Con alocadas carreras, salíamos en desbandada como pájaros espantados por doquier en el mismo instante en que nuestras madres comenzaban con sus estridentes carcajadas, a reírse de la primera de ellas que imprudentemente había resbalado y dado un partigazo. Nuestras correrías no pararían hasta llegar al charco de «la coruja»: un lugar especial lleno de leyendas, secretos y cuentos de abuelas en donde saltar y brincar sin miedo a rompernos los dientes o a partirnos la crisma, pues era el único lugar en todo aquel paraje que se podía considerar llano y con una buena zona de baño. De alguna manera que no llegábamos a comprender, era la poza de agua más honda de todas y siempre, unas más que otras, no le faltaba agua salvo los meses de calufa donde sólo quedaba un pequeño vestigio de su abundante líquido. Siempre nos hacíamos la misma pregunta al llegar allí. ¿De dónde sale esa agua que aún queda en la charca? (Hasta los patos salvajes parecían sorprendidos). Y luego nos mirábamos haciéndonos una nueva, ¿y de dónde le viene el nombre? Especulábamos con los cuentos que les oíamos a nuestras abuelas. Mesturando las historias habíamos llegado a la conclusión de que la coruja fue una mujer bastante fea y que lloraba su magua de desamor en aquella charca, mientras se ocultaba entre cañas «pa» golifiar los amores ajenos.

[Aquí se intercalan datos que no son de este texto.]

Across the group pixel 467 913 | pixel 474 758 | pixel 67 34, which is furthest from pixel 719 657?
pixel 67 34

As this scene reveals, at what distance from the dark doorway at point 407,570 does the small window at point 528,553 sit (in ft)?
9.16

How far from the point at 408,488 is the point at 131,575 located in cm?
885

Y los juegos comenzaban…»al escondite», claro. Mientras Luisa contaba los números apoyando su cara en el tronco de un limonero, mi amiga Marta y yo, nos evadíamos del grupo poniendo rumbo a nuestro escondite particular, ya que aquel apartado lugar, la charca de la coruja, ocultaba otro secreto que nosotras habíamos descubierto. La entrada a una estrechísima vereda entre matos, que más bien era un paso «pa»animales que «pa»personas y del cual no salías sin algún magullazo de zarzas y malas hierbas, que nos llevaba justo a una huerta abandonada en una loma quedando por encima de las cabezas y a espaldas de nuestras madres. La torreta de vigilancia y chismes ideal para escuchar sin ser vistas. Sabíamos que aquello no era apropiado y que nos regañarían si fuésemos sorprendidas. Así que debíamos permanecer en silencio y espiar con cautela….
…CONTINUARÁ….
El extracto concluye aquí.